• [Text shown]:
What is imposter syndrome? Why I suffer, and ask yourself if you do too?
I want to highlight that I am here to talk to you about my experience with this, I will touch on the facts and studies behind this particular phenomenon but as I write this it is from my perspective. I am a white, able bodied female who teaches yoga & pilates. I am aware of many of my privileges living in this body and I am sure it has propelled my career in ways I don’t even realise.
I spent the majority of my life as a dancer, training professionally until I was 21, a skill and a life choice that was consistently about proving yourself to be the best. The constant battle to be ‘perfect’ the aesthetic, the skill, my looks, the training & the mindset. I think I can speak on behalf of many dancer friends alike that it can be a pretty all consuming place to be? Am I right? You do start to lose yourself along the way.
Moving into the yoga world was a huge breath of fresh air for me. I allowed my shoulders to soften and felt a distinct amount of freedom in my own practice. Yet it wasn’t long after I qualified that I felt again this sudden urge to prove my worth. Many studios have policies that you need a certain amount of years experience in order to teach, and don’t get me wrong I totally get it, how do I know fresh off my 200 hour what all bodies need? I could only really vouch for myself, and what my abilities and short comings were and maybe some of the experience I had as a dance teacher. These rules I soon realised didn’t apply to men.

• [Given request]: Can you pick up the imposter syndrome piece above right after its last sentence and write the next part?

• [Stored rows]:
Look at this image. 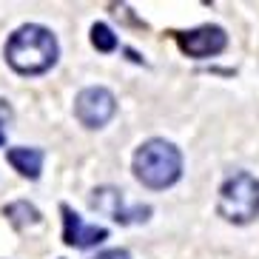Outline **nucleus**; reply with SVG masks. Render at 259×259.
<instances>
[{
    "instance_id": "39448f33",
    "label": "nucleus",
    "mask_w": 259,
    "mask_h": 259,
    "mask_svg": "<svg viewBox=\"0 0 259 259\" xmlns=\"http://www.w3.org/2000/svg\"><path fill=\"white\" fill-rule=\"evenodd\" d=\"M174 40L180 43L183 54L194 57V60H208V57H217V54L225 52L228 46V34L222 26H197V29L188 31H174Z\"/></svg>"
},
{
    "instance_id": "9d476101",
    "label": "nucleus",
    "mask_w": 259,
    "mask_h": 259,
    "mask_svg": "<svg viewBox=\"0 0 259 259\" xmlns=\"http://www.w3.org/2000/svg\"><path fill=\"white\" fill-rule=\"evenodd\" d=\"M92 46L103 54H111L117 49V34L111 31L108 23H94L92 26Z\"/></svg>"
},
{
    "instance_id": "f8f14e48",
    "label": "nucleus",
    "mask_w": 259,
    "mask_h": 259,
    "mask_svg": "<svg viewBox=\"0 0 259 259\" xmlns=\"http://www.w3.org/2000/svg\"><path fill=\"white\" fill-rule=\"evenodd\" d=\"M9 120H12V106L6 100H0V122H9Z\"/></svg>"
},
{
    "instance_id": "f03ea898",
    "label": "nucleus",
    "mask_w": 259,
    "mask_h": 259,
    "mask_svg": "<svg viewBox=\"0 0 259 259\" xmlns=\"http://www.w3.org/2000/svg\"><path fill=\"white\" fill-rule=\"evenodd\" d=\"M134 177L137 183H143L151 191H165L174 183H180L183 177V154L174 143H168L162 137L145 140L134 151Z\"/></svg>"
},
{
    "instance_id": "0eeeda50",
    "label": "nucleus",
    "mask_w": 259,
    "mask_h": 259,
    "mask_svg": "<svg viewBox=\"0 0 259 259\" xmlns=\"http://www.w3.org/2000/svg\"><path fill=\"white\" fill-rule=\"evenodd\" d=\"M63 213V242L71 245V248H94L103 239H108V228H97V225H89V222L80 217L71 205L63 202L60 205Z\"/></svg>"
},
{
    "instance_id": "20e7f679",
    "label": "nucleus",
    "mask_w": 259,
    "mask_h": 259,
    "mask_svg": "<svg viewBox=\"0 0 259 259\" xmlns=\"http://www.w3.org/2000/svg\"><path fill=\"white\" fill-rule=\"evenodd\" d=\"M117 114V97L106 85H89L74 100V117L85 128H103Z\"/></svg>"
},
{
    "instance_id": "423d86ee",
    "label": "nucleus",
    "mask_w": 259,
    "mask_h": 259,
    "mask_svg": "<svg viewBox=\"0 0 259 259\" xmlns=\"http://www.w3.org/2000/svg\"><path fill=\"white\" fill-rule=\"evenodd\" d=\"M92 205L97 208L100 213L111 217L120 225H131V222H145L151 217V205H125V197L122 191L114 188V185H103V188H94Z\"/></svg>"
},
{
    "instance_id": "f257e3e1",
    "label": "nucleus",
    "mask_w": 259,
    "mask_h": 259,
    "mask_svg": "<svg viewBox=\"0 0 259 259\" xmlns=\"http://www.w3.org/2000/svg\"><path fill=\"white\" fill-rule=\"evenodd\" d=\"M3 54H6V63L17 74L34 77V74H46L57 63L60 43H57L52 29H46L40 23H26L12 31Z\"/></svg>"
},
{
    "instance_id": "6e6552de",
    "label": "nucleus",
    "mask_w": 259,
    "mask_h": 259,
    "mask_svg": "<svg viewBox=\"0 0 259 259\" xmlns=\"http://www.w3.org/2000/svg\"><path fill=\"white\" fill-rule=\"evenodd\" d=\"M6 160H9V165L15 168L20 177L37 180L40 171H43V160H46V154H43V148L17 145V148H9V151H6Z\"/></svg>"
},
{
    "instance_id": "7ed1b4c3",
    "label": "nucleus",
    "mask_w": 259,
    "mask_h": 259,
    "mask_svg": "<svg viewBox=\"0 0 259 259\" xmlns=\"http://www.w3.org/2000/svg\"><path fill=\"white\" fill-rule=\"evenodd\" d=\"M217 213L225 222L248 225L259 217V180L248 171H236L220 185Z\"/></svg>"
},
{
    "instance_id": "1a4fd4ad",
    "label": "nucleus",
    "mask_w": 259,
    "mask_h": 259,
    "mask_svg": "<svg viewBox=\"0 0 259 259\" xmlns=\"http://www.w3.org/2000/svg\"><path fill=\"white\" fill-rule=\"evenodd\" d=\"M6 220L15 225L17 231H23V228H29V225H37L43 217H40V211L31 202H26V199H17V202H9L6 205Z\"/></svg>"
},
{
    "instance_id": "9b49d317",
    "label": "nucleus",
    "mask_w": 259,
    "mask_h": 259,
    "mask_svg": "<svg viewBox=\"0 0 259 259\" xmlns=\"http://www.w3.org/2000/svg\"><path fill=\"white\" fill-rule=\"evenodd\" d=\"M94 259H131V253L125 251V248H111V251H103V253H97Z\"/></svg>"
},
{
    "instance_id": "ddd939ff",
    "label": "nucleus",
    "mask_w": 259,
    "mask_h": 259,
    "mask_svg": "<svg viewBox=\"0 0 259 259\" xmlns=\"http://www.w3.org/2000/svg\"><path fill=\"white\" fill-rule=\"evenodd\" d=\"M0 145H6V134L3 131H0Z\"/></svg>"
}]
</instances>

...

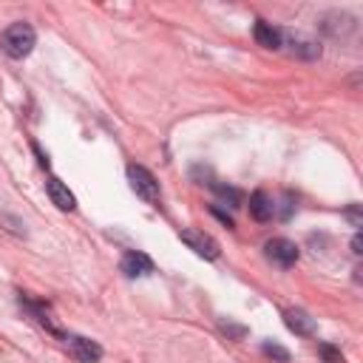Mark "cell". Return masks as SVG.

--

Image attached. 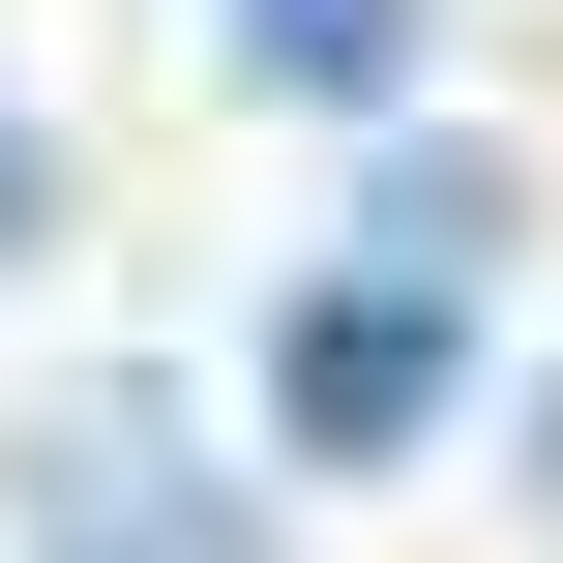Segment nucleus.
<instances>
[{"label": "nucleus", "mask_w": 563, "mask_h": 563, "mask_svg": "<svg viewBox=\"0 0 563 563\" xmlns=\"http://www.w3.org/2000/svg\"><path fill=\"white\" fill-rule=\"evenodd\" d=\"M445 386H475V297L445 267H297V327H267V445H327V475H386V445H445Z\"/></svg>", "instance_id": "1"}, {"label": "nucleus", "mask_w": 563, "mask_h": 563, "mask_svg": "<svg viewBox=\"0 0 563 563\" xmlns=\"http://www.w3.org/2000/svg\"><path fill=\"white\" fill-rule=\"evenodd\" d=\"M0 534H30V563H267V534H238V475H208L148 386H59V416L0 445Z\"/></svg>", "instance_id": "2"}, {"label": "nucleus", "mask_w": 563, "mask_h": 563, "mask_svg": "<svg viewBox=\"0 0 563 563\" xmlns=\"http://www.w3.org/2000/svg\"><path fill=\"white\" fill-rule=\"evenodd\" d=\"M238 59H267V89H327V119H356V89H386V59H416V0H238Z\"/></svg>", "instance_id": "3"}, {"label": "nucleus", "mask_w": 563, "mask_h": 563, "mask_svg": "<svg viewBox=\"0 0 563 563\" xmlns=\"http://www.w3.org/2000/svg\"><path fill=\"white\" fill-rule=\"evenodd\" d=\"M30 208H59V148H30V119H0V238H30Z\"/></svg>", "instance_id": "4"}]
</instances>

• [Written answer]:
If you are a yoga teacher anywhere, but especially in London you can quite literally smell the hustle. It is almost tangible the effort each of us exudes in order to wedge one foot in the door. Getting that first shot at a cover, your very own permanent class, eeesht it feels like it will never happen. Then gradually you begin to make steps forward… some more gradual than others. I loved my journey into teaching yoga, it wasn’t linear but it certainly felt a lot more nourishing than that of a dancer. Cut to 3 years down the line, I feel pretty established as a yoga teacher, I do it full time and I am really crafting my own unique teaching style. Surprise !! Now I am also Pilates qualified.
Pilates was not love at first sight for me. If I am being totally honest it was that annoying person who keeps asking you out but you’re sure they’re wrong for you. You say no, you say maybe, you say definitely not then suddenly you’re holding hands at an art gallery and you don’t understand how you fell in love this quickly.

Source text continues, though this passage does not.